A recomendação da Agência de Regulação dos Serviços Públicos Delegados de Mato Grosso (Ager-MT) para elevar em 24,33% a tarifa de água e esgoto em Várzea Grande chega em um momento delicado para a população, que convive há anos com falhas no abastecimento e baixa cobertura de saneamento. O reajuste foi calculado com base no IPCA, para recompor perdas inflacionárias acumuladas desde a base tarifária de 2019, após pedido da Prefeitura para atualizar os cálculos porque a revisão anterior, de 21,74%, não foi aplicada em 2025. A decisão final, no entanto, ainda caberá ao Executivo municipal.
O contraste entre a possibilidade de aumento na conta e a realidade do serviço aparece nos indicadores mais recentes do setor. Com base em dados do SINISA 2024, usados no Ranking do Saneamento 2026, Várzea Grande aparece na 97ª posição entre os 100 maiores municípios do país, cinco colocações abaixo do ranking anterior. No recorte local, a cidade registra 96,62% de atendimento total de água, mas apenas 28,54% de atendimento total de esgoto e somente 2,64% de tratamento total de esgoto. O levantamento também mostra investimento médio de R$ 47,25 por habitante e perdas na distribuição de 59,03%, índice que ajuda a explicar as recorrentes queixas de desabastecimento.

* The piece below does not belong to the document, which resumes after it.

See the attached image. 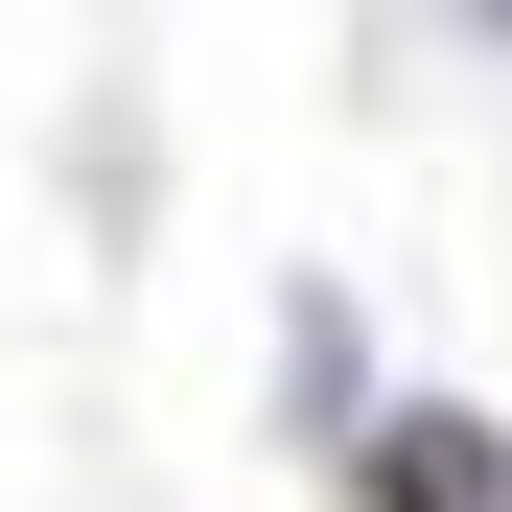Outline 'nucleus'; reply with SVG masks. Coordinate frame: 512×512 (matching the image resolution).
I'll use <instances>...</instances> for the list:
<instances>
[{"mask_svg":"<svg viewBox=\"0 0 512 512\" xmlns=\"http://www.w3.org/2000/svg\"><path fill=\"white\" fill-rule=\"evenodd\" d=\"M373 512H512V443L443 419V396H396V419H373Z\"/></svg>","mask_w":512,"mask_h":512,"instance_id":"1","label":"nucleus"}]
</instances>
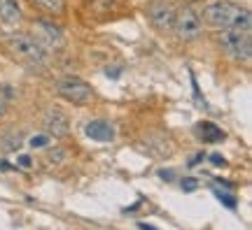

O próprio município reconhece a gravidade e a antiguidade do problema. Em novembro de 2025, ao anunciar a mobilização social para discutir a concessão dos serviços, a Prefeitura afirmou que o sistema de água e esgoto de Várzea Grande enfrenta um problema de mais de 40 anos. Já em março deste ano, o novo presidente do DAE, Rogérinho Dakar, declarou que o principal entrave não é a produção de água, mas as perdas no percurso até as residências, defendendo a modernização da rede como saída definitiva.
A deterioração do serviço também foi formalizada pelo próprio poder público ao longo do último ano. Em fevereiro de 2025, a prefeita Flávia Moretti decretou calamidade pública por causa do colapso no abastecimento de água potável. Meses depois, em outubro, um novo decreto municipal voltou a reconhecer a crise e a escassez no abastecimento, agravadas pela estiagem e pela necessidade urgente de manutenção e modernização de redes antigas e sobrecarregadas.
Apesar desse cenário, a Ager sustenta que a atualização tarifária é necessária para garantir o equilíbrio econômico-financeiro da prestação dos serviços e assegurar continuidade, regularidade e eficiência. A agência também reforçou a recomendação para implantação da tarifa social, prevista na Lei Federal nº 14.898/2024, com desconto de até 50% para famílias de baixa renda inscritas no CadÚnico.